→ **Quoted passage**:
Note: This podcast is designed to be heard. If you are able, we strongly encourage you to listen to the
audio, which includes emphasis that’s not on the page
Introduction
Adam:
Hello and welcome to CoRecursive. I’m Adam Gordon Bell. Each episode of CoRecursive, someone shares the fascinating story behind some piece of software being built. On April 1st, 2014, an open source maintainer got an email from Google about a security issue, and this was not an April Fool’s joke. This was HeartBleed and the project was OpenSSL. 17% of the world’s web servers were affected, and by the time the dust settled, people started asking questions like, “Why was this open source maintainer who received only $2,000 in donations a year responsible for 17% of the world’s encrypted web traffic?”
Ever since then, I’ve been curious about these critical pieces of infrastructure. What happens if your fun side project ended up powering the world? Do you try to monetize it? Do you focus on it full time? Does the weight of the maintenance crush you and you just leave computers and go to focus on building furniture? I have a purpose guest for discussing this topic.
Richard:
I’m Richard Hipp and I work on SQLite.
Adam:
Today’s show, I’m talking to Richard about how to survive becoming core infrastructure for the world. SQLite is everywhere. It’s in your web browser, it’s in your phone, it’s probably in your car, and it’s definitely in commercial planes. It’s where your iMessages and WhatsApp messages are stored, and if you just do a find on your computer for *.db, you’ll be amazed at how many SQLite databases you find. Today, Richard is going to share his story. The idea for SQLite actually came out of his frustrations with an existing database called Informix that was installed on a literal battleship.

→ **Work instructions**:
**A)** For the CoRecursive transcript, do these statements agree with it? Answer yes or no for each and quote the deciding words. (i) Google's email about HeartBleed arrived on April 1st, 2014. (ii) HeartBleed affected 27% of the world's web servers. (iii) The idea for SQLite grew out of frustrations with Informix.
**B)** Pick up the CoRecursive transcript after its last line and keep it going.

→ **Data**:
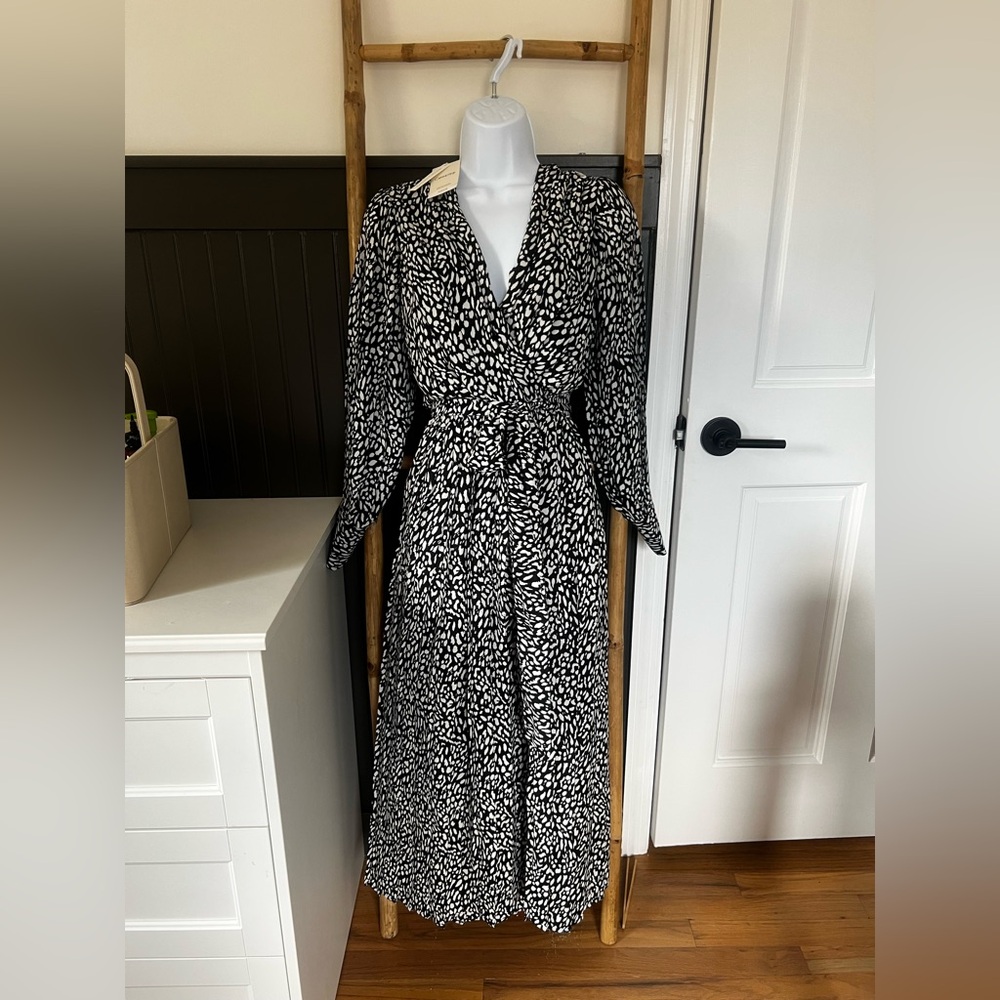 Mango Pattern Tie-Front Long Sleeve Dress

→ **Answers provided**:
**A)**
(i) Yes: "On April 1st, 2014, an open source maintainer got an email from Google about a security issue"
(ii) No: "17% of the world’s web servers were affected"
(iii) Yes: "The idea for SQLite actually came out of his frustrations with an existing database called Informix that was installed on a literal battleship."

**B)**
The Battleship
Adam:
Richard was a contractor for Bath Iron Works working on software for the DDG-79 Oscar Austin. That is a battleship, the type that protects a fleet by being armed to the hilt.
Richard:
There’s a big, complex ship, and stuff’s always breaking. Suppose a pipe ruptures. You need to isolate that damage by closing valves on either side of the pipe, but then you also need to open valves elsewhere to restore the working fluid to other systems that are downstream so that they don’t go offline, and locating all those valves and whether you open them or close them can get very complicated, and so Automated Common Diagrams is a program that says, “Oh, here’s the problem. Here’s the valves you close. Here’s the valves you open. Here’s where they’re located.”
That was the original problem, and all the data for where all the pipes are running and all the valves are located, that was in the database. The computer was already installed on the ship. We didn’t have any control over that. The database was already installed on the ship. We didn’t have any control over that. We just had to use what was there.
NP-Complete Problems
Adam:
Richard was brought in because the solution to this problem was computationally complex and Richard was known for solving hard problems.
Richard:
Really, when you come right down to it, the types of systems that are designed by humans tend to be solvable in polynomial time. It’s just, the general description of the problem, where you have an arbitrary directed graph, is NP-complete, so, they were trying to write code that would solve this, and they hadn’t analyzed it and they didn’t realize this. They were, “You know, we’re not getting a solution. It’s just running forever and chewing up CPU cycles. What’s going on?” Well, that’s because it’s in NP-complete, and so you have to use heuristics that will find fast approximate solutions and put lots of things in there to verify that it’s not stuck in a loop somehow, and really, for the way they design these ships, the heuristics can find the exact solution, the optimal solution pretty quickly in every case, but it’s just, you can’t write a simple, naïve algorithm and expect it to finish quickly because you will get stuck in an exponential search, trying every valve combination to see which one’s going to give you the best solution.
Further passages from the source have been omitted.